Artificial Intelligence (AI) – ethical and legal considerations
PART I – Copyright and Database Right
To fully understand the legal and ethical considerations it is important to understand how the technology works in principle. While traditional computer software operates based on a chain of simple yes or no decisions which will always generate the same results, an AI based program does not produce predictable results. The developer of such a program must first train the software on a dataset which is either pre-defined (and therefore limited) or ’scraped’ from the internet, and therefore, potentially unlimited.
How does AI work?
The machine learning software (as programmed by the developer) will extract certain information from the dataset. To do this, it may make a copy of the material contained in the dataset, e.g. images, text, film, anything it has found on the internet or which was contained in the pre-selected dataset.
However, the copy is not used for very long by the software (it could be regarded as transient copying – more about this later).
The supervised machine learning model
In the first so-called supervised machine learning the developer would provide the software with ‘known responses’ alongside the pre-selected database. For example, if the dataset contains songs of various bird species, it would indicate the song and bird species. The desired outcome would be that the machine learns to recognize first that a sound is a bird song and that the song is of a particular bird species. If a user then wishes to create a bird song by a particular bird, the software would create the song – not by copying a track it has found in the database but by creating a new song from the information it has ‘learned’. It may even be able to create a new bird song combining two species of birds.
Here is the model explained using the example of a known dataset of apples:
The unsupervised machine learning system
This model uses data usually scraped (or mined) from the internet (raw data).

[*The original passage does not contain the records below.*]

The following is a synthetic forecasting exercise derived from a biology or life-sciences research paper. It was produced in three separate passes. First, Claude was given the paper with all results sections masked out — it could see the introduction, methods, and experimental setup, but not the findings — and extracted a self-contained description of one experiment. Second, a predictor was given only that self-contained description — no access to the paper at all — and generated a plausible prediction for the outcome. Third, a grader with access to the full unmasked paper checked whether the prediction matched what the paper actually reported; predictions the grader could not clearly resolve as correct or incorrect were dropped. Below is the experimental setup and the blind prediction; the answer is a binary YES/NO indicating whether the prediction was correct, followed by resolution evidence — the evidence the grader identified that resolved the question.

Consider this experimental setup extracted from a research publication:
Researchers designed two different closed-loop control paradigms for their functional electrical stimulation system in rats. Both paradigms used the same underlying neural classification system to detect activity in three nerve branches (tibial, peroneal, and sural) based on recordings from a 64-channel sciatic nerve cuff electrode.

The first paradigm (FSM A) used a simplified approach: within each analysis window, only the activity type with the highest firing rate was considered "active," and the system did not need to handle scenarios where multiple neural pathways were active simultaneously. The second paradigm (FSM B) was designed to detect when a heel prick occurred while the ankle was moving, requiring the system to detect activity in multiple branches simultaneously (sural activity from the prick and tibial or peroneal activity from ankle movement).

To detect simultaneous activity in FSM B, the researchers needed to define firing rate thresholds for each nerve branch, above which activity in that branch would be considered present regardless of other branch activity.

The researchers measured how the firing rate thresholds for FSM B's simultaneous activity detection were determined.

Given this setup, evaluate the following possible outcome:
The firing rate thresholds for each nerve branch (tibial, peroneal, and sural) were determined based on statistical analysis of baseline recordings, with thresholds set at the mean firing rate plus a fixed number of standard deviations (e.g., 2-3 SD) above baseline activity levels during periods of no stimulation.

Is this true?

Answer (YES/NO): NO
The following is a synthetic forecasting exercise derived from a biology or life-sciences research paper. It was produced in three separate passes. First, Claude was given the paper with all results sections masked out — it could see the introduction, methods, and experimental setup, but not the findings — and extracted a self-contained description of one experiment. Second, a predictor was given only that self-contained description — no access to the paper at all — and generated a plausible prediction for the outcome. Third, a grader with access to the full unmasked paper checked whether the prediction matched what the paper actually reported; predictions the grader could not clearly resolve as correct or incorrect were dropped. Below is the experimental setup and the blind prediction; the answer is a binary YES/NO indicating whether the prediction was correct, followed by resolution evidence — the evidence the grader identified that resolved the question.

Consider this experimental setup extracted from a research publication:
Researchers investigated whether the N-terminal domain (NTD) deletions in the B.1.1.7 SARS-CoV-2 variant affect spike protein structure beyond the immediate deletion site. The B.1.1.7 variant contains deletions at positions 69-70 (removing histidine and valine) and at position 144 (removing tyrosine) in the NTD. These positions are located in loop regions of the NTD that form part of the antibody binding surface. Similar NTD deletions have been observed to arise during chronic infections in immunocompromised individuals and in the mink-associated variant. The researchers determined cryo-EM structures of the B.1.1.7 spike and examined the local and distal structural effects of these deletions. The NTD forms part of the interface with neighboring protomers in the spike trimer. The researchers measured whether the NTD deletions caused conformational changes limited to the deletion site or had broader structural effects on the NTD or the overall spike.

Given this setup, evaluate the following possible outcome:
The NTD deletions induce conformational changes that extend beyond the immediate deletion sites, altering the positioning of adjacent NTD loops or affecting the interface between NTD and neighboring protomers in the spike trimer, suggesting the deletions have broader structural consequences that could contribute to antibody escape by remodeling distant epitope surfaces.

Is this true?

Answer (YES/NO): YES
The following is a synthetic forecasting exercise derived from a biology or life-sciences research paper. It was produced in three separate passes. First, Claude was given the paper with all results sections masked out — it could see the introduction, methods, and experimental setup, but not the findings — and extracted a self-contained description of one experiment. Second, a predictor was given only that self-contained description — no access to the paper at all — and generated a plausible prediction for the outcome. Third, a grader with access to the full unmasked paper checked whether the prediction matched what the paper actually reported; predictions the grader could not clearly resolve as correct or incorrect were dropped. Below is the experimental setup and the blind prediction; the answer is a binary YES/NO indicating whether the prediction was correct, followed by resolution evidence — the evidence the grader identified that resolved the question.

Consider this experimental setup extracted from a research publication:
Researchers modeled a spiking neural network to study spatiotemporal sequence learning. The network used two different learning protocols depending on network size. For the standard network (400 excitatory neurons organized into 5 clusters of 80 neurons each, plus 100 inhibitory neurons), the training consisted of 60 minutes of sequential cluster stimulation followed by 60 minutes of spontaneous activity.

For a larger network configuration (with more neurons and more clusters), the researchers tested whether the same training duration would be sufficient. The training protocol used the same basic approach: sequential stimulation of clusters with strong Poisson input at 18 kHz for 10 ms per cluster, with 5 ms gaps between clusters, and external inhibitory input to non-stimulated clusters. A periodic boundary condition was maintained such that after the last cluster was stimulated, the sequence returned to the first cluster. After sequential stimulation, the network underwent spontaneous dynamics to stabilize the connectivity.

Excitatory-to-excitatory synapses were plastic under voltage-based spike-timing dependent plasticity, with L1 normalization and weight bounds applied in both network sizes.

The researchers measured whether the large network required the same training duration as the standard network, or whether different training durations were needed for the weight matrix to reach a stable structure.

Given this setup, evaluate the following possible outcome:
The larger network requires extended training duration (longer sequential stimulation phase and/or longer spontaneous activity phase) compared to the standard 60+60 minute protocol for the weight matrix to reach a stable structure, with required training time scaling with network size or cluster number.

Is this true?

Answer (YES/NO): YES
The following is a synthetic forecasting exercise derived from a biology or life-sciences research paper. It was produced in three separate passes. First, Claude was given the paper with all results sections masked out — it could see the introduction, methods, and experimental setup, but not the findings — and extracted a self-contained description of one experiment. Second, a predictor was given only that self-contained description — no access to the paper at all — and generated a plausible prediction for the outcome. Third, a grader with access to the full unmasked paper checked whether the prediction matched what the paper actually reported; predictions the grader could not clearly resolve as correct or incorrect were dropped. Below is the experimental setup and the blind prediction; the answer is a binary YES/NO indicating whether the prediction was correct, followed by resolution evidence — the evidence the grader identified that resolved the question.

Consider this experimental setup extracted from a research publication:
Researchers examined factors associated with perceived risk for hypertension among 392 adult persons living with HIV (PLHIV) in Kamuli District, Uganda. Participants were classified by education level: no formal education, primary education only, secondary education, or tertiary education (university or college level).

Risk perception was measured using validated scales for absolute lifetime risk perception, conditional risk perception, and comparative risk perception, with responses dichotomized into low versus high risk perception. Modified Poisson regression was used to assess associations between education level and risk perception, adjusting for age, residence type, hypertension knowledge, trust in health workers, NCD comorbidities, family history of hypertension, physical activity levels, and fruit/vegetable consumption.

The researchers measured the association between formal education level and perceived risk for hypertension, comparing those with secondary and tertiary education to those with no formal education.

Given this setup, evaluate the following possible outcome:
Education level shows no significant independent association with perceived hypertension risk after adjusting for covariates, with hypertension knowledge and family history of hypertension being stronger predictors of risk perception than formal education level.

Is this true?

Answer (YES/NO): NO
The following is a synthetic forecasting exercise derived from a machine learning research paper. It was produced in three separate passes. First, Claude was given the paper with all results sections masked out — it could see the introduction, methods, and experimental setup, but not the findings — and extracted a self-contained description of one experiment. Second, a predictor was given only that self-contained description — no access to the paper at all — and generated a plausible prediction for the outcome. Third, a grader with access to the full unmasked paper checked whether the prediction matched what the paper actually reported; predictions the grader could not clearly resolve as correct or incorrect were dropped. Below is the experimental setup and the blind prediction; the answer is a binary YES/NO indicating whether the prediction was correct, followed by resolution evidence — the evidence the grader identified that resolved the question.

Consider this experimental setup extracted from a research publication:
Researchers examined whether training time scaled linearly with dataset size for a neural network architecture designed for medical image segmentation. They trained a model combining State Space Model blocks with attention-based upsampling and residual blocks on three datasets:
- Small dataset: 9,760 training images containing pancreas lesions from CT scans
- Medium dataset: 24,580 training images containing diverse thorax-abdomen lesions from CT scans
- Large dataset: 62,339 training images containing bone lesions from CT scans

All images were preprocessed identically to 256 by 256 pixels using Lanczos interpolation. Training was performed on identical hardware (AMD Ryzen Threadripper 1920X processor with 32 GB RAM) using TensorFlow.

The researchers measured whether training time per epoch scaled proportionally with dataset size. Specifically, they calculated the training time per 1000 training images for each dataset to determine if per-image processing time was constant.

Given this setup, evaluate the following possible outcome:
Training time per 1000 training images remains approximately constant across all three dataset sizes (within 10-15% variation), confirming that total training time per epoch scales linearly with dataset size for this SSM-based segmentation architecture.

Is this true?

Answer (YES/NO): YES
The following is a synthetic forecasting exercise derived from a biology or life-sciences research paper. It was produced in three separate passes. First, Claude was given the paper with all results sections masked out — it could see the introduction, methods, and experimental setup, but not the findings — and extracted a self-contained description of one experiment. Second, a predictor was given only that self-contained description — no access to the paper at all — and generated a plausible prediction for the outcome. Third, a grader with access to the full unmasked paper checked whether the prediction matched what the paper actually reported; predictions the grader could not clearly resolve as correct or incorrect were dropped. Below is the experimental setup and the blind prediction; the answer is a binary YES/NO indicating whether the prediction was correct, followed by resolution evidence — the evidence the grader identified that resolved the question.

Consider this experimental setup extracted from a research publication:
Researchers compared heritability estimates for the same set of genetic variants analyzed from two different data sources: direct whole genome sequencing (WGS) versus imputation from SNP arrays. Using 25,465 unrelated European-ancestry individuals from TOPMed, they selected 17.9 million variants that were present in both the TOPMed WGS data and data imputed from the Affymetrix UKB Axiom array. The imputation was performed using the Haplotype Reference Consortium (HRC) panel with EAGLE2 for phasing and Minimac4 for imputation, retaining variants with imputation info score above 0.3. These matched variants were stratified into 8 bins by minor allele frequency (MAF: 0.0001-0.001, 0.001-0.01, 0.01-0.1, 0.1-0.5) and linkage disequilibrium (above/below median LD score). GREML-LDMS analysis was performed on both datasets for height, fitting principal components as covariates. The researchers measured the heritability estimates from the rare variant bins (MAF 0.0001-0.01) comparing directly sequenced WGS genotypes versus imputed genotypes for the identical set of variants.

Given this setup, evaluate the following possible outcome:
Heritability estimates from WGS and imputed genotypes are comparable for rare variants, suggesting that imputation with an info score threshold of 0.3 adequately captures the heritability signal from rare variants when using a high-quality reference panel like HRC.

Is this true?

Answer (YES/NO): NO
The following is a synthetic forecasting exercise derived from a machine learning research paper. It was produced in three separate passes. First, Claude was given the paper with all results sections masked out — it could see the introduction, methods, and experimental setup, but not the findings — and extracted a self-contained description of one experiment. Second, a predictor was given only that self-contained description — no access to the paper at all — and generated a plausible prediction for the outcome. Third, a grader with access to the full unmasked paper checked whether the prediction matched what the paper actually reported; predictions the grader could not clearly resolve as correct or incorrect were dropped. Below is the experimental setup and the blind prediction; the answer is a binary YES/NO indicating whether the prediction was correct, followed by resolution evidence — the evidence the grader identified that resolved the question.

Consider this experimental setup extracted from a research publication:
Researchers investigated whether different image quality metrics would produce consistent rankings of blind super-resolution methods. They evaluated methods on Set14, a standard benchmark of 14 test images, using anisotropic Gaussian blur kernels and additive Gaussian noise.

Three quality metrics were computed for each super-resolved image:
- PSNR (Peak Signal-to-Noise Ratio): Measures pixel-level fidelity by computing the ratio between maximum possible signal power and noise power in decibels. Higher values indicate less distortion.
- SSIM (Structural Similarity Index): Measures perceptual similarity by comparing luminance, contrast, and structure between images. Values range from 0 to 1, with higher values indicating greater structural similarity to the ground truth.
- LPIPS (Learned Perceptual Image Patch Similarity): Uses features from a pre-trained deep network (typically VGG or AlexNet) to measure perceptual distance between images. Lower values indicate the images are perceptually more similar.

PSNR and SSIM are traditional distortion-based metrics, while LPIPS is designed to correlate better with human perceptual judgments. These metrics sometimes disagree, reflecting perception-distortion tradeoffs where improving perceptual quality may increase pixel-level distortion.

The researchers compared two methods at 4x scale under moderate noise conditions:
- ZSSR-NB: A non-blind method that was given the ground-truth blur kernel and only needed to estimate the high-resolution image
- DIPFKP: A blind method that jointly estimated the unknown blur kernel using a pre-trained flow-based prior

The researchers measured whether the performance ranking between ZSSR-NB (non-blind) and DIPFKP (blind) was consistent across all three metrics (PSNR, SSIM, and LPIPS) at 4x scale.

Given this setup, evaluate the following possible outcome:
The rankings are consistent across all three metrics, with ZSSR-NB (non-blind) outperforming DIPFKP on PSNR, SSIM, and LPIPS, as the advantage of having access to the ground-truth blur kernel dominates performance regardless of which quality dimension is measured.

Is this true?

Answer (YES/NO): NO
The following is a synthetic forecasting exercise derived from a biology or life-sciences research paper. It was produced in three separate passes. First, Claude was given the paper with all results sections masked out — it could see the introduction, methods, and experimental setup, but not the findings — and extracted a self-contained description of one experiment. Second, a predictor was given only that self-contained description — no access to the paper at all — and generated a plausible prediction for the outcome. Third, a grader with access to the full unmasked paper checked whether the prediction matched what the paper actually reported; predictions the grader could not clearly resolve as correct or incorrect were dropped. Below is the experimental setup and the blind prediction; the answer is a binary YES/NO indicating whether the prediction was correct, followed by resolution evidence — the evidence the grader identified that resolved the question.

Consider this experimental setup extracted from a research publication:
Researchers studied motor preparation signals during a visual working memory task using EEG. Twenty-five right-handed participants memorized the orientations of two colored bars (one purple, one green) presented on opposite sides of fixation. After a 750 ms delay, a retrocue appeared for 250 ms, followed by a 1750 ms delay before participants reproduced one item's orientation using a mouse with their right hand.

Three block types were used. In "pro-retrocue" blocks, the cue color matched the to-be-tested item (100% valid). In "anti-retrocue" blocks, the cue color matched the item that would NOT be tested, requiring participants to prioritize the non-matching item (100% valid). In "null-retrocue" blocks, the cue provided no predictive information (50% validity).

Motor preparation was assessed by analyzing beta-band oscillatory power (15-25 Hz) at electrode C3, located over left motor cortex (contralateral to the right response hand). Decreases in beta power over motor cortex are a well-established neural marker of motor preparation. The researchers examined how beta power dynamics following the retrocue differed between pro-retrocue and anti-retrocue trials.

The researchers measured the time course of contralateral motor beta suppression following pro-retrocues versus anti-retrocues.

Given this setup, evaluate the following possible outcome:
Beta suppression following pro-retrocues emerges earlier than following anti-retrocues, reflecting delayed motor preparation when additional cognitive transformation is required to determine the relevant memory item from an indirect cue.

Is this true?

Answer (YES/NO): YES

It is not been given set outputs but ‘learns’ by looking for common parameters or structures in the information it extracts from the dataset and groups these together in new data. The outcome is not predictable and will depend on the quality of the raw data and processing ability of the software. This is the most sophisticated AI system to date and is used by ChatGPT developed by OpenAI
Here is a model representing an unsupervised machine learning system using the example of a dataset of various fruit:
Most of the material used in both described systems to train the software is copyright protected.
However, for the purpose of training the software, only a transient copy is required just enough for the model to extract the information contained in the material. However, since copying under the UK Copyright, Designs and Patents Act 1988 means taking a substantial part of an original copyright protected work, one can never be sure if the ‘information’ taken by the software, is regarded as an infringing copy (in some instances, a few words taken from a newspaper article can indeed be deemed a copy of the entire article). For the creator of the AI system, this means, in order to minimise the risk of copyright infringement claims it would be prudent to clear all rights in the dataset, the AI system is using.
But how likely is it that copying in this instance can even be shown by the rights holder?
Take the example of ChatGPT. The software is trained on presumably millions of literary works from newspaper articles to novels to poems to advertising copy. The author or publisher of a newspaper article will hardly recognize whether the text generated by ChatGPT has copied this particular newspaper article to create a work that is likely to infringe the original newspaper article unless this particular article is cited widely by others which cover the same topic. Only under these circumstances increases the risk that enough of a particular article is reproduced if a user enters certain key words which relate to a topic that a rights holder may be able to show copyright infringement. In other words, the more prominent the article is in relation to a certain idea, the more likely it is that an AI system uses its ‘information’ to create its output and the more likely is it that a rights holder can show that the system has ‘copied’ this particular piece of copyright work.
Having said that, content creators now have the means to search popular AI training databases to find out if their content has been included in such databases: https://haveibeentrained.com/
However, the fact that an image has been included in a database does not provide a rights holder with the necessary knowledge of whose AI system has in fact used the content for training purposes. And even if a rights holder can establish that this particular dataset containing its copyright work was used for training purposes, there remains still the problem of establishing infringement of copyright.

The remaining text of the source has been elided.